The univariate analysis in all CNS_flow+ patients, which included both patients who received (CNS1) and did not receive enhanced intrathecal treatment (CNS2 and CNS3), revealed an increased risk for seizures (hazard ratio [HR], 2.72; 95% confidence interval [CI], 1.18–6.28; p = 0.019] and PRES (HR, 2.72; 95% CI, 1.18–6.28; p = 0.019) when compared with CNS_flow− patients.
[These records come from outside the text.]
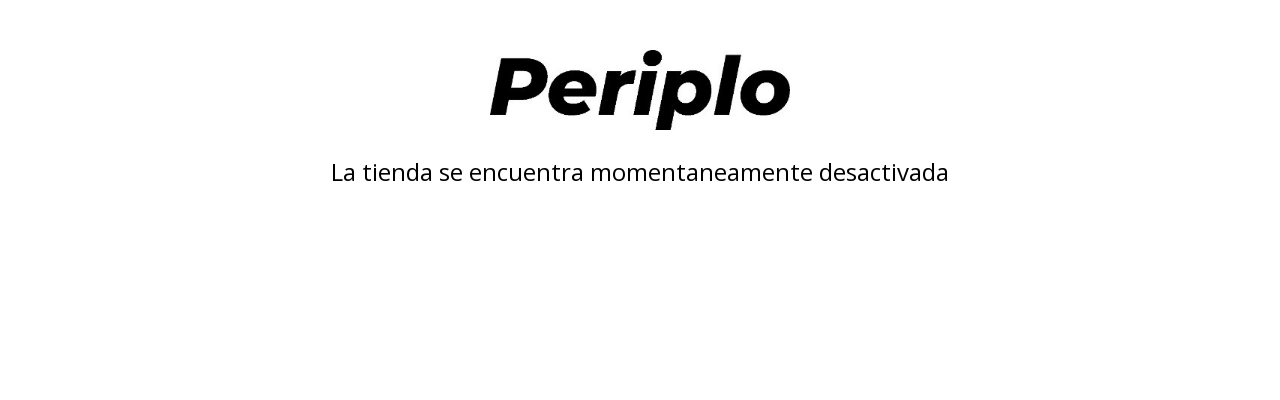

--- FILE ---
content_type: text/html; charset=UTF-8
request_url: https://tiendaperiplo.com.ar/rinoneras/rinonera-ibera-gris-impermeable
body_size: 504
content:
<!DOCTYPE html>
<html lang="es">
    <head>
        <title>Tienda online de Periplo</title>
        <meta charset="UTF-8">
        <meta name="viewport" content="width=device-width,user-scalable=no,initial-scale=1.0,minimum-scale=1.0,maximum-scale=1.0"/>
        <link rel="stylesheet" href="https://fonts.googleapis.com/css2?family=Open+Sans:wght@300;400;700&display=swap">
        <link rel="stylesheet" href="https://cdn.jsdelivr.net/npm/uikit@3.5.5/dist/css/uikit.min.css"/>
        <style>
            h1, h3, a 
            { 
                font-family: 'Open Sans', sans-serif; 
                color: #000;
            }
            .off-site
            {
                margin-top: 50px;
            }
            .off-site__title
            {
                margin-bottom: 0px;
            }
            .off-site__subtitle
            {
                margin-top: 25px;
                margin-bottom: 0px;
            }
            .off-site__logo
            {
                display: block;
                margin: auto;
                max-width: 300px;
                width: auto;
                height: auto;
            }
        </style>
    </head>
    <body>
        <div class="off-site uk-container">
                            <a href="https://tiendaperiplo.com.ar">
                    <img src="https://d22fxaf9t8d39k.cloudfront.net/821585298ed914f71a0fd7b659ebf9b6e3b32983fb9d9b70a0669ce7b4c26a621113.jpg" class="off-site__logo" alt="Logo">
                </a>
                        <h3 class="off-site__subtitle uk-text-center">
                La tienda se encuentra momentaneamente desactivada
            </h3>
        </div>  
        <script src="https://cdn.jsdelivr.net/npm/uikit@3.5.5/dist/js/uikit.min.js"></script>
        <script src="https://cdn.jsdelivr.net/npm/uikit@3.5.5/dist/js/uikit-icons.min.js"></script> 
    </body>
</html>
After adjusting for the type of induction therapy in the multivariate analysis, patients with CNS_flow+ still had a significant risk for PRES (HR, 2.72; 95% CI, 1.18-6.28; p = 0.019).
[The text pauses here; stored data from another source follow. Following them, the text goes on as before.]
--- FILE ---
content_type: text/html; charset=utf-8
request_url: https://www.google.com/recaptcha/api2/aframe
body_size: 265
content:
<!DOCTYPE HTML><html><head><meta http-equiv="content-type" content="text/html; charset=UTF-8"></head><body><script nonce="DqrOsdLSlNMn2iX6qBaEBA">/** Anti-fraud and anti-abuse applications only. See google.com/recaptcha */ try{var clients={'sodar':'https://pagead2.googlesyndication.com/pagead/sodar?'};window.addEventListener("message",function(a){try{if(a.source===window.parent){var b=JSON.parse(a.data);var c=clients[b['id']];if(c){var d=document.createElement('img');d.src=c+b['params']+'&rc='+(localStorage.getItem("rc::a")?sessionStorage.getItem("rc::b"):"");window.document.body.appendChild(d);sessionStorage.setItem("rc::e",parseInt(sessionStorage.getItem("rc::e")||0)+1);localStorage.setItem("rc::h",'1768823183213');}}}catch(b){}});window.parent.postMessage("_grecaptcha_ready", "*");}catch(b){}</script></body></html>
Among CNS1 patients who did not receive enhanced intrathecal treatment, univariate analysis showed that CNS_flow+ status alone was associated with an increased risk of all CNS toxicities, seizures, and PRES when compared with toxicities in CNS_flow- patients . In the multivariate analyses, which adjusted for age and subsequently induction therapy, CNS1_flow+ status was still a significant risk factor for all CNS toxicities (Table 2).

Table 2. Risk of CNS toxicity in CNS1 patients*

CI, confidence interval; CNS, central nervous system; HR, hazard ratio; PRES, posterior reversible encephalopathy syndrome. *Data from Anastasopoulou, et al.1 †Adjusted for age. ‡Adjusted for induction therapy.
Toxicity, % (unless otherwise stated)	Controls	Cases	Univariate HR (95% CI; p value)	Multivariate HR† (95% CI; p value)	Multivariate HR‡ (95% CI; p value)
All CNS toxicities, n	287	33
CNSflow-	81.5	66.7	Ref.	Ref.	Ref.
CNSflow+	18.5	33.3	2.08 (1.01–4.28; 0.048)	2.35 (1.13–4.87; 0.022)	1.90 (0.88–4.10; 0.101)
Seizures, n	287	18
CNSflow-	81.5	55.6	Ref.	Ref.	Ref.
CNSflow+	18.5	44.4	3.34 (1.32–8.47; 0.011)	3.83 (1.50–9.76; 0.005)	3.33 (1.26–8.82; 0.016)
PRES, n	287	16
CNSflow-	81.5	43.8	Ref.	Ref.	Ref.
CNSflow+	18.5	56.3	5.30 (1.98–14.24; < 0.001)	6.13 (2.26–16.64; < 0.001)	4.85 (1.71–13.75; 0.003)

Conclusion

This study demonstrated that minimal CNS involvement without enhanced CNS chemotherapy, as determined by FCI, is significantly associated with an increased risk for CNS toxicities, with the highest risk seen for PRES. Despite the small cohort, both univariate and multivariate analyses reported a positive association between CNS leukemia and risk of CNS toxicities. These results can be a foundation for future studies on the allocation of CNS prophylactic measures.